Prized across the country and around the world, cherries and pears are two of Oregon’s top tree fruits. Nationwide, Oregon ranks third in sweet cherry and fresh pear production with 13,150 acres of cherry orchards and 16,200 acres dedicated to pears.
Worldwide, the largest producer and processor of sweet cherries is Oregon Cherry Growers, a co-op of around 70 farmers with plants in The Dalles and Oregon’s capital, Salem, where the buses are dubbed “Cherriots.” Oregon is noted as a leader in cherry innovations. Born during Prohibition out of the need to preserve cherries without using alcohol, today’s maraschino cherries come in natural varieties using beets and berries for coloring. Oregon Cherry Growers supplies fresh, maraschino, dried, and frozen sweet cherries and other fruits to customers worldwide. “We pack and process an average of 25,000 to 30,000 tons of cherries annually,” says Tim Ramsey, CEO and president.
Picked with Care
Pears, Oregon’s official state fruit, are available almost year-round. Harvest begins in August and continues through October, with each pear carefully picked by hand to maintain the fruit’s pristine quality. Pears are harvested when the fruit is fully mature, but not yet ripe. Firm when transported in refrigerated conditions, pears ripen to sweet and juicy perfection after they are brought to room temperature.
Oregon cherries reach mouth-watering sweetness from June to late August, depending upon variety, weather and elevation. The well-known Bing cherry was developed by Henderson Lewelling in Oregon in 1875 and named after his Chinese assistant. The Chelan and Tieton varieties start cherry season in early June, a bit ahead of the Bing, while Sweetheart and Lapin varieties extend the dark red cherry season into mid-August. The Rainier spans late June through early August. Fresh cherries may be frozen for use year-round.
Longer fruit harvests leverage Oregon’s natural advantages: location, clear water, and warm days and cool nights. Brenda Thomas, president of Orchard View Farms near the Columbia River Gorge, says “It’s a drier climate with low humidity, ideal for cherries. And the ground is sloping, which helps us plant trees in locations to avoid frost.” Cherry trees thrive in the state’s best-draining soils.

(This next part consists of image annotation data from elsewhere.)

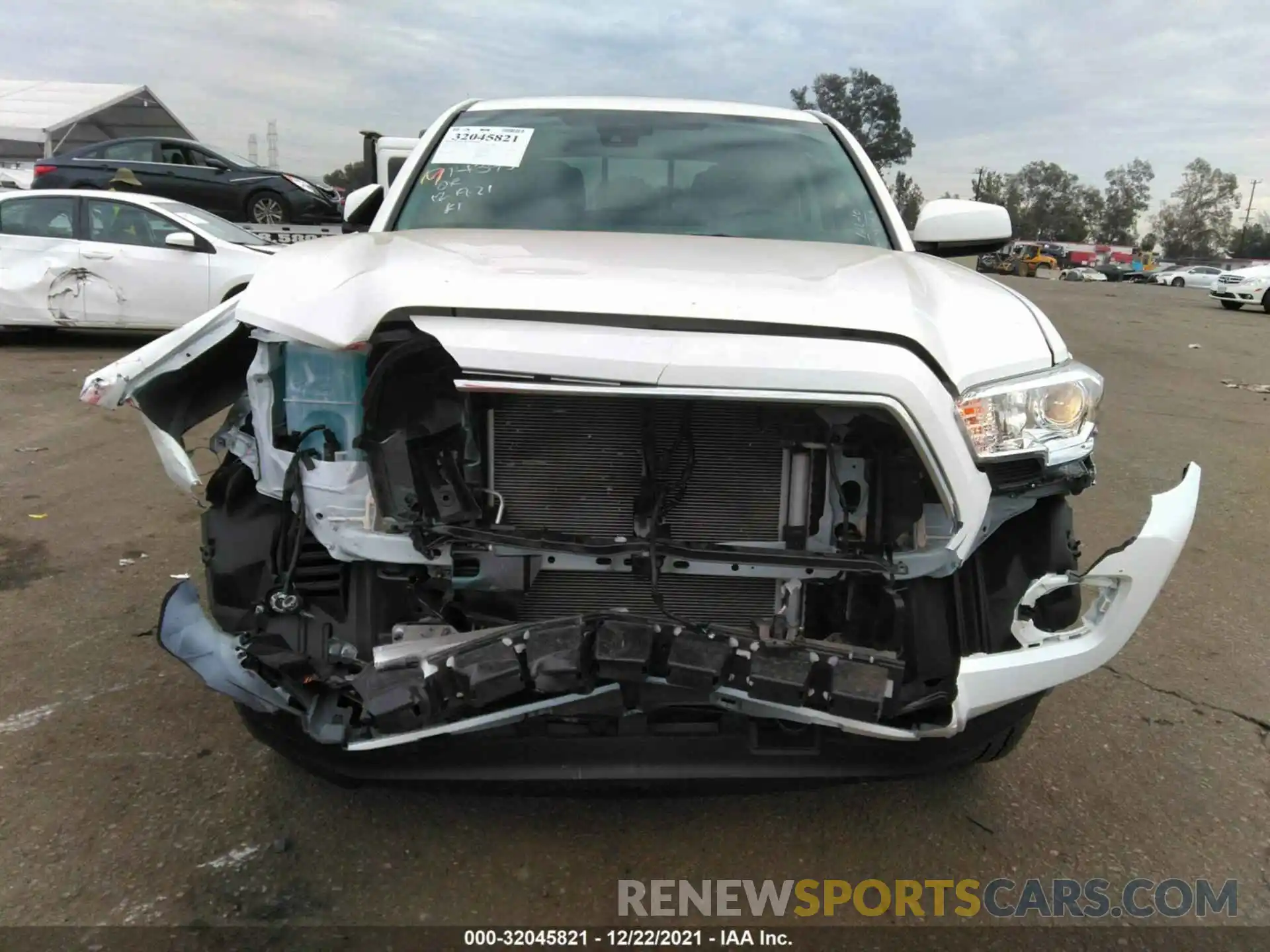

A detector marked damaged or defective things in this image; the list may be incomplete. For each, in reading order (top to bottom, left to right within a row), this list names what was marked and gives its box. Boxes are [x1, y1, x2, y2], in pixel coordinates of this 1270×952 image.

damaged white sedan [1, 189, 270, 331]
crumpled hood [233, 227, 1058, 391]
damaged white sedan [82, 95, 1201, 783]
damaged headlight [952, 360, 1101, 460]
severe front damage [87, 284, 1201, 767]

Other trees, like the Comice pear, may flourish in soils with more clay. About 22 miles west on the north flank of Mt. Hood, Randy Kiyokawa says, “Our soil is ideal for growing tree fruit. In the Hood River Valley, our soils are rich and deep.” His grandfather planted the orchards in 1911. Today the family farms 187 acres.
Kiyokawa also grows Anjou and more than 25 other pear varieties, both European and Asian. He ships most of his pears to the local co-op, Diamond Fruit Growers, for sorting, packing, cold storage and distribution across the U.S. and around the world.
Oregon’s world-renowned pear orchards also thrive 300 miles south in the Rogue River Valley near Medford, where gourmet fruit gift retailer Harry & David originated.
Delicious Health Food
Both pears and cherries offer many health benefits. Cherries have anti-inflammatory properties that may help decrease arthritis and gout. They are a good source of potassium, melatonin, antioxidants and have a low glycemic index, with their sugars releasing more slowly and keeping you feeling full longer. Pears are an excellent source of fiber and a good source of vitamin C.
Whether in Oregon’s farmers markets, at hundreds of retailers in the U.S. or in more than 60 countries worldwide, everyone can enjoy the delicious taste and health benefits of Oregon pears, cherries and other tree fruits.